* BEGIN The records *

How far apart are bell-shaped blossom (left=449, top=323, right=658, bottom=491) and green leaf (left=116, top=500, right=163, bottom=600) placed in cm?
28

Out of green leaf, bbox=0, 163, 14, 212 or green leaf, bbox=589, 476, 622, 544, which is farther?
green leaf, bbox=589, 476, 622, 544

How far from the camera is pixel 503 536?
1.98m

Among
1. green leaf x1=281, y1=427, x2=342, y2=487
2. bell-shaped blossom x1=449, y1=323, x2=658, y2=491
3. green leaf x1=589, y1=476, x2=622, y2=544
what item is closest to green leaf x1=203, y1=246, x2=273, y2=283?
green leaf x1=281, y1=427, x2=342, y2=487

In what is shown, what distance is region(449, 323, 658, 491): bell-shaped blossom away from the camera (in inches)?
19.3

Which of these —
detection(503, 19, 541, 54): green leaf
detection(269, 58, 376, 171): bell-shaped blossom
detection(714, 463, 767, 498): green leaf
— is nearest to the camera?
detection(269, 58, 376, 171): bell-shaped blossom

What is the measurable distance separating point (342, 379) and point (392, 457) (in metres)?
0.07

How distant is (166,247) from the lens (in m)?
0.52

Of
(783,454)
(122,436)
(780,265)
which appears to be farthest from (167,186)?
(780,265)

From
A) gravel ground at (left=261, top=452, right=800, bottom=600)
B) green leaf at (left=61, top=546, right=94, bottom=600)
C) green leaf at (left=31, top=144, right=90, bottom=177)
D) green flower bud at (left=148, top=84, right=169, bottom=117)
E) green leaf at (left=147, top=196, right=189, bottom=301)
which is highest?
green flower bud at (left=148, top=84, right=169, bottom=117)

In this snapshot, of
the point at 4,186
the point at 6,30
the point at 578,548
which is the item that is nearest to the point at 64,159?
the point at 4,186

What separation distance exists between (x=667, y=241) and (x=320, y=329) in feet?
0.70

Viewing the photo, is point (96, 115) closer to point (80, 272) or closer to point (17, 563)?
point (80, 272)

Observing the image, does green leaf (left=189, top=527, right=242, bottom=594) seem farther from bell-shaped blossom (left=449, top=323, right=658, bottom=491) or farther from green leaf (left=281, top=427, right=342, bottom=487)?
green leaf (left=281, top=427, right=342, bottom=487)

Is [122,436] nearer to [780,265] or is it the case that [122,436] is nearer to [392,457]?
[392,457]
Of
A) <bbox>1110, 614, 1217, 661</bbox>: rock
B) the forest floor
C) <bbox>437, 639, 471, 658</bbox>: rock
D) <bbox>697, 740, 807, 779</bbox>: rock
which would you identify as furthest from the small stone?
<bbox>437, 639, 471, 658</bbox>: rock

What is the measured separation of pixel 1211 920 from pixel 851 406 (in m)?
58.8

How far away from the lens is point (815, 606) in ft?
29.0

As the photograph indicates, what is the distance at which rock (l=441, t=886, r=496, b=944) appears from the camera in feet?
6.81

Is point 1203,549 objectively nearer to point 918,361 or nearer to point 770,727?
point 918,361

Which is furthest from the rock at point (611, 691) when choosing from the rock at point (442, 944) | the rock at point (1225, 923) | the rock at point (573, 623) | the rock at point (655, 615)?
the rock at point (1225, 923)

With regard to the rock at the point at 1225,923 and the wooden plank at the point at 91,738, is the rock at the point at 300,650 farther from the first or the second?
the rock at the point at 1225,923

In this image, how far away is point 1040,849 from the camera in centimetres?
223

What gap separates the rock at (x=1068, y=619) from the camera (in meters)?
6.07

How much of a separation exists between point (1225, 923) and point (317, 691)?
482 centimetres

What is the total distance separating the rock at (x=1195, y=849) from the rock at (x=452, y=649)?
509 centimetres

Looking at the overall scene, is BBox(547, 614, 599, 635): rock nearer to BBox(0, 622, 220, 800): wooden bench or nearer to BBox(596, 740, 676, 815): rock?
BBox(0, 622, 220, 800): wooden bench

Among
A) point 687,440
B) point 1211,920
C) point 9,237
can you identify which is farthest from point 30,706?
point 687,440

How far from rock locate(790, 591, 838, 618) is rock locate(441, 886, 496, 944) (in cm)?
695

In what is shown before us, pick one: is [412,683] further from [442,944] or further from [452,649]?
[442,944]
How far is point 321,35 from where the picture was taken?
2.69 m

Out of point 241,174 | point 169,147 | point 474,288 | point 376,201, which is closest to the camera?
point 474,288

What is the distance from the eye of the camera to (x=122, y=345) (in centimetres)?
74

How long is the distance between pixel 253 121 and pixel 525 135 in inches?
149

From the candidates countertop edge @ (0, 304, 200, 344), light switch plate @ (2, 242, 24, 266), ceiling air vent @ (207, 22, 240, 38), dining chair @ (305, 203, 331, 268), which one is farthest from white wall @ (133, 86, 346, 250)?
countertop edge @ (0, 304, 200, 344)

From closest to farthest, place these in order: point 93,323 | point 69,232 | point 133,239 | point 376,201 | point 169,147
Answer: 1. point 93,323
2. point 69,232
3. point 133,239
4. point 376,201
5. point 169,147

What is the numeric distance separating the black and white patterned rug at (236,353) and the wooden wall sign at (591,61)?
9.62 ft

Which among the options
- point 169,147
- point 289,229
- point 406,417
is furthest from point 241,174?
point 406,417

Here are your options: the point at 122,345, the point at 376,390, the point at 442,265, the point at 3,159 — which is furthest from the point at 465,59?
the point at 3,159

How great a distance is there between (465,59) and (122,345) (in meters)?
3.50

* END The records *

Required work
Copy all of the material above exactly as it appears, line for line.

Solution
How far apart are bell-shaped blossom (left=449, top=323, right=658, bottom=491) and green leaf (left=116, top=500, right=163, bottom=600) placed in cm?
28

Out of green leaf, bbox=0, 163, 14, 212 or green leaf, bbox=589, 476, 622, 544, which is farther?
green leaf, bbox=589, 476, 622, 544

How far from the camera is pixel 503 536?
1.98m

Among
1. green leaf x1=281, y1=427, x2=342, y2=487
2. bell-shaped blossom x1=449, y1=323, x2=658, y2=491
3. green leaf x1=589, y1=476, x2=622, y2=544
what item is closest to green leaf x1=203, y1=246, x2=273, y2=283?
green leaf x1=281, y1=427, x2=342, y2=487

In what is shown, what distance is region(449, 323, 658, 491): bell-shaped blossom away from the camera (in inches)?
19.3

Which of these —
detection(503, 19, 541, 54): green leaf
detection(269, 58, 376, 171): bell-shaped blossom
detection(714, 463, 767, 498): green leaf
— is nearest to the camera?
detection(269, 58, 376, 171): bell-shaped blossom

What is the measurable distance separating point (342, 379) and point (392, 457) (in metres)?
0.07

How distant is (166,247) from the lens (in m)?
0.52

Of
(783,454)
(122,436)
(780,265)
which appears to be farthest from (167,186)?
(780,265)

From
A) gravel ground at (left=261, top=452, right=800, bottom=600)
B) green leaf at (left=61, top=546, right=94, bottom=600)
C) green leaf at (left=31, top=144, right=90, bottom=177)
D) green flower bud at (left=148, top=84, right=169, bottom=117)
E) green leaf at (left=147, top=196, right=189, bottom=301)
which is highest?
green flower bud at (left=148, top=84, right=169, bottom=117)

In this snapshot, of
the point at 4,186
the point at 6,30
the point at 578,548
which is the item that is nearest to the point at 64,159?
the point at 4,186

What separation distance exists between (x=667, y=241) and (x=320, y=329) in feet?
0.70

Viewing the photo, is point (96, 115) closer to point (80, 272) or closer to point (17, 563)?
point (80, 272)

Observing the image, does green leaf (left=189, top=527, right=242, bottom=594) seem farther from bell-shaped blossom (left=449, top=323, right=658, bottom=491) or farther from green leaf (left=281, top=427, right=342, bottom=487)?
green leaf (left=281, top=427, right=342, bottom=487)

Is [122,436] nearer to [780,265] or is it the case that [122,436] is nearer to [392,457]?
[392,457]
Of
A) <bbox>1110, 614, 1217, 661</bbox>: rock
B) the forest floor
C) <bbox>437, 639, 471, 658</bbox>: rock
D) <bbox>697, 740, 807, 779</bbox>: rock
which would you identify as furthest from the small stone?
<bbox>437, 639, 471, 658</bbox>: rock

What is the measured separation of pixel 1211 920 from pixel 851 406 (in m)?
58.8

How far away from the lens is point (815, 606) in ft?
29.0

As the photograph indicates, what is the distance at which rock (l=441, t=886, r=496, b=944) appears from the camera in feet?
6.81

Is point 1203,549 objectively nearer to point 918,361 or nearer to point 770,727?
point 918,361

Which is furthest from the rock at point (611, 691) when choosing from the rock at point (442, 944) | the rock at point (1225, 923) | the rock at point (573, 623) | the rock at point (655, 615)?
the rock at point (1225, 923)

With regard to the rock at the point at 1225,923 and the wooden plank at the point at 91,738, is the rock at the point at 300,650 farther from the first or the second?
the rock at the point at 1225,923

In this image, how far away is point 1040,849 from the camera in centimetres?
223

What gap separates the rock at (x=1068, y=619) from the camera (in meters)?
6.07

How much of a separation exists between point (1225, 923) and point (317, 691)?
482 centimetres

What is the total distance separating the rock at (x=1195, y=849) from the rock at (x=452, y=649)?
509 centimetres

Looking at the overall scene, is BBox(547, 614, 599, 635): rock nearer to BBox(0, 622, 220, 800): wooden bench or nearer to BBox(596, 740, 676, 815): rock?
BBox(0, 622, 220, 800): wooden bench

Among
A) point 687,440
B) point 1211,920
C) point 9,237
can you identify which is farthest from point 30,706?
point 687,440

How far from rock locate(790, 591, 838, 618) is rock locate(441, 886, 496, 944) (in cm)?
695

In what is shown before us, pick one: is [412,683] further from [442,944] or further from [452,649]?
[442,944]
How far is point 321,35 from where the picture was taken?
2.69 m

Out of point 241,174 | point 169,147 | point 474,288 | point 376,201, which is closest to the camera?
point 474,288

What is the distance from the eye of the camera to (x=122, y=345) (in centimetres)?
74

How long is the distance between pixel 253 121 and pixel 525 135 in inches?
149

From the candidates countertop edge @ (0, 304, 200, 344), light switch plate @ (2, 242, 24, 266), ceiling air vent @ (207, 22, 240, 38), dining chair @ (305, 203, 331, 268), which one is farthest from white wall @ (133, 86, 346, 250)?
countertop edge @ (0, 304, 200, 344)

From closest to farthest, place these in order: point 93,323 | point 69,232 | point 133,239 | point 376,201 | point 169,147
Answer: 1. point 93,323
2. point 69,232
3. point 133,239
4. point 376,201
5. point 169,147

What is the numeric distance separating the black and white patterned rug at (236,353) and the wooden wall sign at (591,61)?
9.62 ft

Which among the options
- point 169,147
- point 289,229
- point 406,417
is furthest from point 241,174?
point 406,417

Here are your options: the point at 122,345, the point at 376,390, the point at 442,265, the point at 3,159 — which is furthest from the point at 465,59?
the point at 3,159

How great a distance is there between (465,59) and (122,345) (in meters)?
3.50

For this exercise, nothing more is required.